Description of the task =>
What lines in the following entries hold the word "epoch"? Copy each one.

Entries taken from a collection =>
=== Section Start ===
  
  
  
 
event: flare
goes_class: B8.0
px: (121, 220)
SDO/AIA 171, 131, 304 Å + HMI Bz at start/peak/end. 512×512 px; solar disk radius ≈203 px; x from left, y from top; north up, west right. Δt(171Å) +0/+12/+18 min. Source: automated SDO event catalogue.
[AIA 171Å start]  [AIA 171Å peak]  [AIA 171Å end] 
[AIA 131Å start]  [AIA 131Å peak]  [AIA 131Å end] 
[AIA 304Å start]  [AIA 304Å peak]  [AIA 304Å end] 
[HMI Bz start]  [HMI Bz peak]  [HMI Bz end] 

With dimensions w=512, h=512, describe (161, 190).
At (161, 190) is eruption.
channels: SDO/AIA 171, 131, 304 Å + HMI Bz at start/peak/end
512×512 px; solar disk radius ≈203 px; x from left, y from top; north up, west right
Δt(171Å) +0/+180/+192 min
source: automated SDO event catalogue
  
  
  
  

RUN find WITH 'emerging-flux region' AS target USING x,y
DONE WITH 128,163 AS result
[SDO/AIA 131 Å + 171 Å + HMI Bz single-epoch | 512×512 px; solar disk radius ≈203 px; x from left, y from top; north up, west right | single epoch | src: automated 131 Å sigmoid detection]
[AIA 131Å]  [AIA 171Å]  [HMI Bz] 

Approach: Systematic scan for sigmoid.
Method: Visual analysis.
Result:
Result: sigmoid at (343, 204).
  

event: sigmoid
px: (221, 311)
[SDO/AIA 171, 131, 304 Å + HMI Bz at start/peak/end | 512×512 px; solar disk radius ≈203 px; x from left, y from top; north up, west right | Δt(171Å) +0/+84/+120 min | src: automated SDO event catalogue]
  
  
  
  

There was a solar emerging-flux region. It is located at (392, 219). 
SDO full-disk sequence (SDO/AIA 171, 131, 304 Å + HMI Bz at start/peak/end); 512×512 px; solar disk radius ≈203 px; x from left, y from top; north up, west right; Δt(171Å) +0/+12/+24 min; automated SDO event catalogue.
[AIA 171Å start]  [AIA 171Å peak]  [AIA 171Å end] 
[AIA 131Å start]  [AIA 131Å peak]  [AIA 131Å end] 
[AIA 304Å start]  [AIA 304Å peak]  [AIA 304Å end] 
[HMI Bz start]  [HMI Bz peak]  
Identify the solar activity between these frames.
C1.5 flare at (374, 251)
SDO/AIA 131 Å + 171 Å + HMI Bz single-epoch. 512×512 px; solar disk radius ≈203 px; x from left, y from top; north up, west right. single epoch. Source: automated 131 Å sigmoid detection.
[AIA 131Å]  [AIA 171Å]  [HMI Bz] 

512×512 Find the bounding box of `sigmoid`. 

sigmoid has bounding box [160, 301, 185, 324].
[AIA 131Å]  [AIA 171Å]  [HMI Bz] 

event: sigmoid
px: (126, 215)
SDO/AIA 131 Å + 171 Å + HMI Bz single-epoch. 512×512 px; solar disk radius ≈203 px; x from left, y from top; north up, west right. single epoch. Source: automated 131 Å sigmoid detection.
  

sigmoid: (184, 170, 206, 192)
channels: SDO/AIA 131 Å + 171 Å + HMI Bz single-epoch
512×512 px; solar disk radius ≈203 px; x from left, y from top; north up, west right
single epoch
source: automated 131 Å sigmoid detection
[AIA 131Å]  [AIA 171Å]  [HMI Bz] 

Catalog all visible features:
=== Section End ===
Answer box =>
[SDO/AIA 131 Å + 171 Å + HMI Bz single-epoch | 512×512 px; solar disk radius ≈203 px; x from left, y from top; north up, west right | single epoch | src: automated 131 Å sigmoid detection]
SDO/AIA 131 Å + 171 Å + HMI Bz single-epoch. 512×512 px; solar disk radius ≈203 px; x from left, y from top; north up, west right. single epoch. Source: automated 131 Å sigmoid detection.
SDO/AIA 131 Å + 171 Å + HMI Bz single-epoch. 512×512 px; solar disk radius ≈203 px; x from left, y from top; north up, west right. single epoch. Source: automated 131 Å sigmoid detection.
channels: SDO/AIA 131 Å + 171 Å + HMI Bz single-epoch
single epoch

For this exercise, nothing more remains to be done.